At COP29, wealthy and poor nations negotiate to split the climate bill
At COP29, wealthy and poor nations negotiate to split the climate bill
Negotiators from around the world are in Azerbaijan this week for the annual United Nations climate conference known as COP29.
The central question this year: How much should wealthier countries pay to help developing nations transition to cleaner energy and adapt to the impacts of climate change?
Industrialized countries have already been funding these efforts, after a COP agreement in 2009. Now, negotiators need to decide what other countries might be in that group and how much more those nations will commit in the years ahead.
Some countries are, historically, more responsible than others for the heat-trapping carbon in the atmosphere, said Kenneth Gillingham, a professor at Yale University, and that’s at the root of these negotiations.
“It’s really the wealthier nations of the world that predominantly have been leading to the issue of climate change that we have today,” he said.
The United States, the United Kingdom and most of Europe bear much of the blame. Those nations are asking poorer countries to also reduce their carbon emissions, and they’ve said they’ll help fund the task.
“Industrialized countries agreed in principle many times in the history of the climate negotiations to provide this kind of financial assistance,” said Kelly Sims Gallagher, dean of the Fletcher School at Tufts University.
Here’s where things get tricky: That list of industrialized countries that have to pay was created in the 1990s.
“So countries like China were considered, and very much were developing countries in terms of per-capita income at that time, back in the 1990s. But circumstances have changed a lot,” she said.
China, especially, is now much wealthier and more industrialized. But it’s not officially on the hook for climate finance. That’s a big sticking point at COP this year, said Rishikesh Ram Bhandary, assistant director of the Global Economic Governance Initiative at Boston University.
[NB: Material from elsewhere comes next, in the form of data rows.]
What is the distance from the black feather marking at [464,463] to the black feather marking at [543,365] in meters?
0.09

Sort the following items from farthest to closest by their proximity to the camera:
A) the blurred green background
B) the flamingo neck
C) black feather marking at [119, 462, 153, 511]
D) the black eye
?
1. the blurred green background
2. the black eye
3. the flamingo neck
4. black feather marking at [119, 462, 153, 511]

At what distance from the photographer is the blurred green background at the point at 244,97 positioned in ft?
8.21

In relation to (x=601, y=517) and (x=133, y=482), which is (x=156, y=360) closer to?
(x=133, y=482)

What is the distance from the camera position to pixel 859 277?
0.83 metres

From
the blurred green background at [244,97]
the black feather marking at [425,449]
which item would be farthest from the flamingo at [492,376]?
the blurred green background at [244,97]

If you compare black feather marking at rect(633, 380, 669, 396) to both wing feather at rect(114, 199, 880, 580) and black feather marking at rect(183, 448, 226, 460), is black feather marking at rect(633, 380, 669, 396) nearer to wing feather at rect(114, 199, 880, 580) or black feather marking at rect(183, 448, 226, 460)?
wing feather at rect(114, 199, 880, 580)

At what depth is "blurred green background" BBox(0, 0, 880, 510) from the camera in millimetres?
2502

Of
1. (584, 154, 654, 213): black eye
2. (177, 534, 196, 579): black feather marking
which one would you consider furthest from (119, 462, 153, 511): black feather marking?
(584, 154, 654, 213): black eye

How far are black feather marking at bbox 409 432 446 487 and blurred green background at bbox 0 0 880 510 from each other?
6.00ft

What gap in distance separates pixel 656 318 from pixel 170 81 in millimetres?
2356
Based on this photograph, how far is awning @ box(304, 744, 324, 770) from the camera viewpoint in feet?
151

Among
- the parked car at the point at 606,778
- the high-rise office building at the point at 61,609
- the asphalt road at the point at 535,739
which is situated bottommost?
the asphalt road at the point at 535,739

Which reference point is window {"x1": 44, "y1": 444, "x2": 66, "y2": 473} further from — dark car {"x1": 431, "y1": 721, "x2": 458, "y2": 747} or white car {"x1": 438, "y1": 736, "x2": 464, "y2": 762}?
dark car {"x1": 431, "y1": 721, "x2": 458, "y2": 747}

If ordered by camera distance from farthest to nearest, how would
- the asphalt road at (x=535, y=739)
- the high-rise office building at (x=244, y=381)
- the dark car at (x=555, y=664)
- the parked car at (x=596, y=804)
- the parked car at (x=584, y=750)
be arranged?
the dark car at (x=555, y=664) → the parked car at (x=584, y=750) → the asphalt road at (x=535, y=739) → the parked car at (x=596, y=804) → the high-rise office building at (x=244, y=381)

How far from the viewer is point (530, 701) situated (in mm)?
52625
“How do you get the politics and the reality, you know, in one place so that we can have a deal that really works for everybody?” he said.
As they figure out who pays, negotiators must also settle on a number, said Ian Mitchell, a senior policy fellow at the Center for Global Development. “Most people agree that the needs are in the trillions of dollars per year,” he said.
Mitchell just landed in Azerbaijan for COP29. He said he’s not particularly optimistic that the assembled countries will agree to an amount that meets those needs.